Okay, maybe it could be worse, but I'm currently sitting holed up in my bedroom while my husband and his lug-headed best friend are out in the living room, which they've somehow taken over, playing video games. Call me crazy or selfish or whatever, but how how the hell did this happen? One minute my husband is telling me over lunch today that his best friend Doug is planning to pick us up from the metro stop after work to take us home since he'd "forgotten something." The next minute I find myself in hell.
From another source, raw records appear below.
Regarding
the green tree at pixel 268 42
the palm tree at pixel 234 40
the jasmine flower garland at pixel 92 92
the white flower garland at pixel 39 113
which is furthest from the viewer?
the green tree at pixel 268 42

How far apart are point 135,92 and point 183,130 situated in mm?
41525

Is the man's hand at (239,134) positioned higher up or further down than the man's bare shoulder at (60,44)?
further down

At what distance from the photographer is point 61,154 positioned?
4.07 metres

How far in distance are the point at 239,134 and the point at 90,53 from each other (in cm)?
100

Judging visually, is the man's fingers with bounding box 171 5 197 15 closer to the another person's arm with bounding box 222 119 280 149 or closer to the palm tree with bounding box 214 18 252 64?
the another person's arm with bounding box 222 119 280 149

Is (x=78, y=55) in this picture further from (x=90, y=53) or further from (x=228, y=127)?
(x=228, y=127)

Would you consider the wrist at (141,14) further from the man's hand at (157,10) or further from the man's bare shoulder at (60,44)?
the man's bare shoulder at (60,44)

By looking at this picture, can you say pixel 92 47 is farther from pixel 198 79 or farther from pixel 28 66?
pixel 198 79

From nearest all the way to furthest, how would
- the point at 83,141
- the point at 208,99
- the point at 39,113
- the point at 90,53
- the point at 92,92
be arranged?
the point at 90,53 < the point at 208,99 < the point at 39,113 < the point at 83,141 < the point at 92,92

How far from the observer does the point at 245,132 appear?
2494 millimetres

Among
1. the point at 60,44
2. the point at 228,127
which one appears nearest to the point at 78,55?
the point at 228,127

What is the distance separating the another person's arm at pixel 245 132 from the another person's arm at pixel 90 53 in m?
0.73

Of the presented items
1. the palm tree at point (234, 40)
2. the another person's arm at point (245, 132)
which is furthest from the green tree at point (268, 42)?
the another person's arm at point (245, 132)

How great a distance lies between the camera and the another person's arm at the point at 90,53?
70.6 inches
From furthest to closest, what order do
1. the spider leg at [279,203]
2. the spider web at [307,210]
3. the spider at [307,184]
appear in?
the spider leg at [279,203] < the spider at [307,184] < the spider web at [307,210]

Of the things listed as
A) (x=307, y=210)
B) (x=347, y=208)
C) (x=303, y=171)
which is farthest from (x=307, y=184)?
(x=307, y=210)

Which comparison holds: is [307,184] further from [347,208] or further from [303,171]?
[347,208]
What was it Doug had forgotten? A video game console. No biggie, I figured he'd pick it up, have a glass of wine perhaps, and leave. I mean, it is Tuesday night after all and Millionaire Matchmaker is premiering this evening. My plan for the night was to laze around in my negligee and laugh at all of Patti Stanger's bad jokes on Bravo while drinking Two-Buck Chuck out of the bottle. Instead I found myself sitting on the couch net to Doug, his sweaty hands clutching his gaming controller, his tongue sticking out of his half-open mouth in intense concentration, as he and my husband played something that sounded like we were sitting on the sidelines of a battle in Kuwait.
Three hours later? Same thing. I asked politely if we could do something else, but all I get are the token "Yeah, five more minutes" responses that lead nowhere. And what am I supposed to do? Blow up at husband for ruining my night and taking over out living room with Doug? He's check-mated me into submission by having company over like this, and he knows it. Sigh. In the meantime I've moved to the bedroom to get away from the obnoxious shooting sounds and I hope Doug goes home soon. Not that I don't like him, but I CAN'T STAND VIDEO GAMES! They are SUCH a waste of time! (And I know, it's not like anything on Bravo is that much more productive, but something about video games irritates the flip out of me!)
Right about now I'd love to put on my trannie pumps and clomp all over my husband's stupid video game discs, cackling with glee each time my 4-inch heel punctures the glossy surfaces. But such things are better left to the imagination, I suppose.